▸ Given problem:
Lay out as a numbered list, with blank lines omitted, the lines of the material from the one containing "What distance from the" through the end of the material.

▸ Given records:
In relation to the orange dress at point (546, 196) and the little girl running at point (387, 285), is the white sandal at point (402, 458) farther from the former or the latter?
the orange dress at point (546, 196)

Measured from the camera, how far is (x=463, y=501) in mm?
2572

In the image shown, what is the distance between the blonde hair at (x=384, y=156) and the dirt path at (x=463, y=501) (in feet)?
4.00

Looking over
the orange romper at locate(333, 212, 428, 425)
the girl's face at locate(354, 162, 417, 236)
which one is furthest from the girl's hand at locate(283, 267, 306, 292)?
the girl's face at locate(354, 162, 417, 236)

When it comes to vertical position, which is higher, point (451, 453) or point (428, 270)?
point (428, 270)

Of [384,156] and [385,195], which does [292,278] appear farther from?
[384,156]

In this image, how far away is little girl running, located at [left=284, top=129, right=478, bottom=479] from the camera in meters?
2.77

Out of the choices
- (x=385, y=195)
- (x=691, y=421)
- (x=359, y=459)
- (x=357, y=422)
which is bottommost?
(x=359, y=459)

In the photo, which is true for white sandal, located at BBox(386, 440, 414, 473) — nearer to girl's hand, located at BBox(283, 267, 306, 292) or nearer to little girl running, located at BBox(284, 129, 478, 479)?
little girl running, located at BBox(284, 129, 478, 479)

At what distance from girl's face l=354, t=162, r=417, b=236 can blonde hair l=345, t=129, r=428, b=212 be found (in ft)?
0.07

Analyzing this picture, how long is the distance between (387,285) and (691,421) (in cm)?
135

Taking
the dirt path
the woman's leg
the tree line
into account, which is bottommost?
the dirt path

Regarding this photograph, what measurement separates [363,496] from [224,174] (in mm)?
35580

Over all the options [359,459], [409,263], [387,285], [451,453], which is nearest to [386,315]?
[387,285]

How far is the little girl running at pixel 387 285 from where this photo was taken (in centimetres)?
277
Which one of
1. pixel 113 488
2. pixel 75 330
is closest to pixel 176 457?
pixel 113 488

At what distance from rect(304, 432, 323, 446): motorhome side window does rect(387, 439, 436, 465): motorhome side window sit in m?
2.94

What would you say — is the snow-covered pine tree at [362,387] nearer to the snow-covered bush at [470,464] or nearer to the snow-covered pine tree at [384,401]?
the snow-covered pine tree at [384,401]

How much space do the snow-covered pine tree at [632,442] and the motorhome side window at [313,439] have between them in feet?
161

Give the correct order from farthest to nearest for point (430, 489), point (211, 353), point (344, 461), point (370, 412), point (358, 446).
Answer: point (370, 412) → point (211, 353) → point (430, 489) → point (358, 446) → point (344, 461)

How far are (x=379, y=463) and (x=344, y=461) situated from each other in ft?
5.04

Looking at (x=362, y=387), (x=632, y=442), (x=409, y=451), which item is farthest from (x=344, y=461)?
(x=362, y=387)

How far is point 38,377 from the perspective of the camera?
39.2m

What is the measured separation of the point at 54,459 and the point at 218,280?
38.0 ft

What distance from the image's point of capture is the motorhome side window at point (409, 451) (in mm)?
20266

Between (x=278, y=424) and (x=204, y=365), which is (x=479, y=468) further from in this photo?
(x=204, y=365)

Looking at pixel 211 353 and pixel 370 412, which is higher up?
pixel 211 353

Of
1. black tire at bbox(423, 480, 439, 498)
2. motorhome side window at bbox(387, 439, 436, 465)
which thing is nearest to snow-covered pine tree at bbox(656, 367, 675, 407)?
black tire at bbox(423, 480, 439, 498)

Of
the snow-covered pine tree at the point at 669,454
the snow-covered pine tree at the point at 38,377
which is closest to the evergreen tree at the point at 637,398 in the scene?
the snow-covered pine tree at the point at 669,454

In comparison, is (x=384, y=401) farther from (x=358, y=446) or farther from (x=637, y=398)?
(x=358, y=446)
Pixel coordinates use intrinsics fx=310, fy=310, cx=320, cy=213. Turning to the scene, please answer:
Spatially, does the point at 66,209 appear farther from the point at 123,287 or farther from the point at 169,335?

▸ Exercise response:
1. What distance from the image's point of capture is the motorhome side window at point (409, 451) (in mm)?
2. 20266
3. Between (x=278, y=424) and (x=204, y=365), which is (x=479, y=468) further from in this photo?
4. (x=204, y=365)
5. Looking at pixel 211 353 and pixel 370 412, which is higher up?
6. pixel 211 353
7. Of
8. 1. black tire at bbox(423, 480, 439, 498)
9. 2. motorhome side window at bbox(387, 439, 436, 465)
10. which thing is nearest to snow-covered pine tree at bbox(656, 367, 675, 407)?
11. black tire at bbox(423, 480, 439, 498)
12. Of
13. the snow-covered pine tree at the point at 669,454
14. the snow-covered pine tree at the point at 38,377
15. which is closest to the evergreen tree at the point at 637,398 in the scene?
16. the snow-covered pine tree at the point at 669,454
17. In comparison, is (x=384, y=401) farther from (x=358, y=446) or farther from (x=637, y=398)?
18. (x=358, y=446)
19. Pixel coordinates use intrinsics fx=310, fy=310, cx=320, cy=213. Turning to the scene, please answer:
20. Spatially, does the point at 66,209 appear farther from the point at 123,287 or farther from the point at 169,335?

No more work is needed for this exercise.